→ EXERCISES TO COMPLETE
1: According to the statement on the Mars rock, on what date was the first mission scheduled to land on Mars?
2: From the statement on the Mars rock, reproduce the wording starting at "I would like" and ending at "tough financial times.".

→ PASSAGE SHOWN
** BEGIN **
I would like to make some comments about today's announcement by NASA.

This is the product of years of exploration, and months of intensive study by some of the world's most distinguished scientists. Like all discoveries, this one will and should continue to be reviewed, examined and scrutinized. It must be confirmed by other scientists. But clearly the fact that something of this magnitude is being explored is another vindication of American's space program, and our continuing support for it, even in these tough financial times.

I am determined that the American space program will put its full intellectual power and technological prowess behind the search for further evidence of life on Mars. First, I have asked Administrator Goldin to ensure that this finding is subject to a methodical process of further peer review and validation. Second, I have asked the Vice-President to convene at the White House, before the end of the year, a bi- partisan space summit on the future of American's space program. The significant purpose of this summit will be to discuss how America should pursue answers to the scientific questions raised by this finding. Third, we are committed to the aggressive plan we have put in place for robotic exploration of Mars. America's next unmanned mission to Mars is scheduled to lift off from the Kennedy Space Center in November. It will be followed by a second mission in December. I should tell you that the first mission is scheduled to land on Mars, on July 4, 1997--Independence Day.

It is well worth contemplating how we reached this moment of discovery. More than 4 billion years ago this piece of rock was formed as a part of the original crust of Mars. After billions of years it broke from the surface and began a 16 million year journey through space that would end here on Earth. It arrived in a meteor shower 13,000 years ago. Then in 1984, an American scientist on an annual U.S. Government mission to search for meteors on Antarctica, picked it up and took it to be studied. Appropriately, it was the first rock to be picked up that year (rock No. 84001). Today, rock 84001 speaks to us across all those billions of years and millions of miles. It speaks of the possibility of life. If this discovery is confirmed it will surely be one of the most stunning insights into our universe that science has ever uncovered. Its implications are as far-reaching and awe-inspiring as can be imagined. Even as it promises answers to some of our oldest questions it poses still others even more fundamental. We will continue to listen closely to what it has to say, as we continue the search for answers and for knowledge that is as old as the humanity itself but essential to our people's future.
** END **
[Entries on spatial positioning]
** BEGIN **
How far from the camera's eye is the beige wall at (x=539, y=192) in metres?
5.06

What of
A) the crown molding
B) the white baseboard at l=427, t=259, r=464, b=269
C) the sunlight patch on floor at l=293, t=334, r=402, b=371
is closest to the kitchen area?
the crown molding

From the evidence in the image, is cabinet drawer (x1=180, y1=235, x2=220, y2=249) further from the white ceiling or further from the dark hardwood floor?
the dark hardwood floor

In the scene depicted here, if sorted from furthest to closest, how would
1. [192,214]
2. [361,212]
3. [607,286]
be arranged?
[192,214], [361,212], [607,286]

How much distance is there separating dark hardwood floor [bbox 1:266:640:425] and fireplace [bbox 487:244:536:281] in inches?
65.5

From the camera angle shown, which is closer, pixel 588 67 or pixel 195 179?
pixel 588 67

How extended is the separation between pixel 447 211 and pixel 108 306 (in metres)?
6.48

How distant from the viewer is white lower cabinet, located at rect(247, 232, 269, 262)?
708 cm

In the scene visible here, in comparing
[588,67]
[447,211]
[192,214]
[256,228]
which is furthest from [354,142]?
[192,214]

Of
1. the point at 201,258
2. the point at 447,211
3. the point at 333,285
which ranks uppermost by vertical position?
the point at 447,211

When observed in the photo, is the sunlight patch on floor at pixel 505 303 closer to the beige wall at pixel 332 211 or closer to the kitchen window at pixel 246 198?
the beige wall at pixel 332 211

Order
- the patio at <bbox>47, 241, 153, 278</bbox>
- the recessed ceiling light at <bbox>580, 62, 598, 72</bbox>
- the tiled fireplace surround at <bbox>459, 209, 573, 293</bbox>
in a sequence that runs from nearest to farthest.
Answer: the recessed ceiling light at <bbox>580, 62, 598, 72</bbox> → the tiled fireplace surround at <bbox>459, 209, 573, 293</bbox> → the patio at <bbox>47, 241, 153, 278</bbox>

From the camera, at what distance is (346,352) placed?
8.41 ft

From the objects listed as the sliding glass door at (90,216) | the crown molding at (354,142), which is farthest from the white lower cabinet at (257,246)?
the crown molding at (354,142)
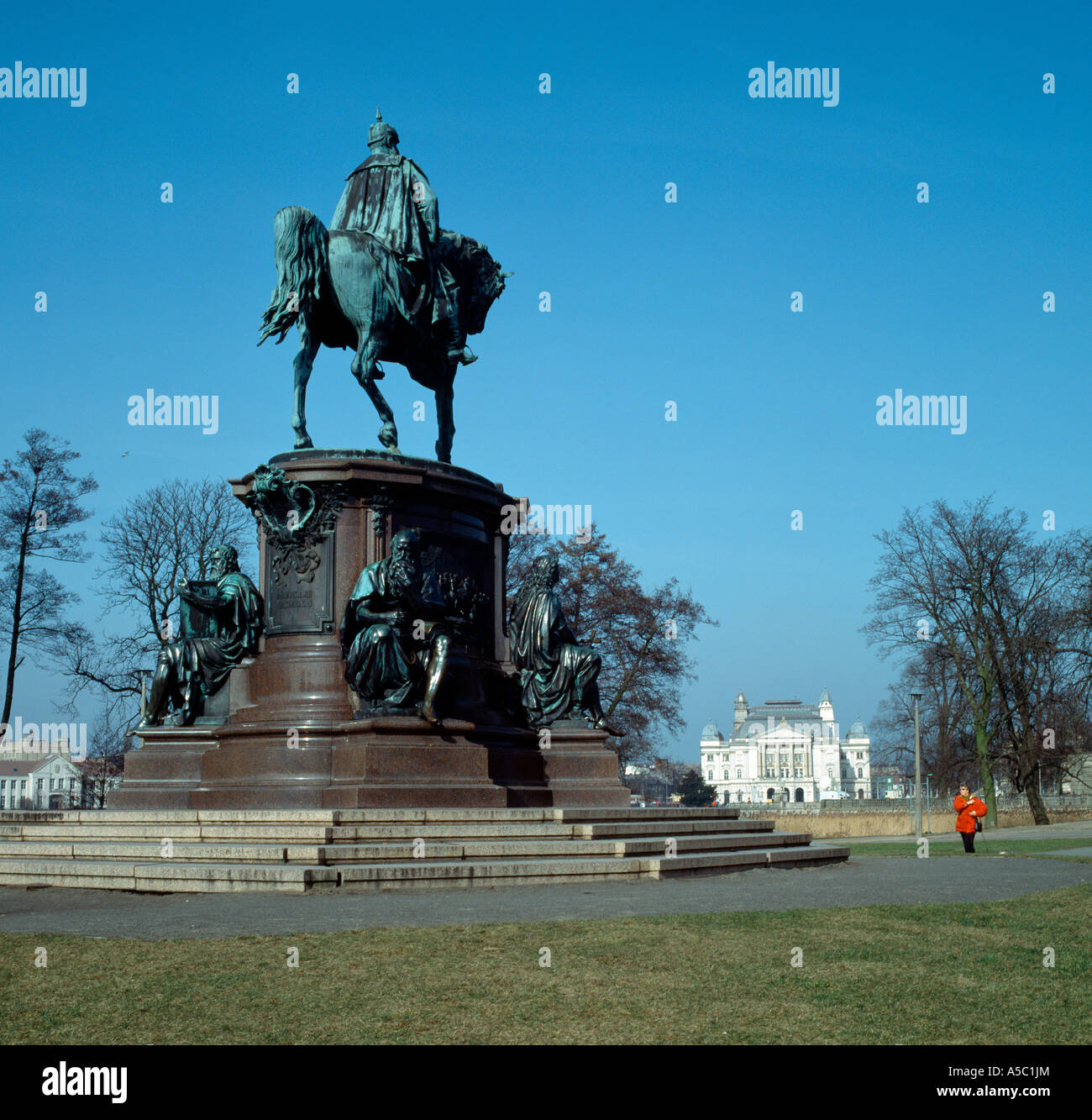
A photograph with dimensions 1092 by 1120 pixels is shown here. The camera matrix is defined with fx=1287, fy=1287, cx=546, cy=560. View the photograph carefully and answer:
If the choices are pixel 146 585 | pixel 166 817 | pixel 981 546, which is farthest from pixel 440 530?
pixel 981 546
** END **
→ EXERCISE RESULTS
1: July 4, 1997, Independence Day.

2:
I would like to make some comments about today's announcement by NASA.

This is the product of years of exploration, and months of intensive study by some of the world's most distinguished scientists. Like all discoveries, this one will and should continue to be reviewed, examined and scrutinized. It must be confirmed by other scientists. But clearly the fact that something of this magnitude is being explored is another vindication of American's space program, and our continuing support for it, even in these tough financial times.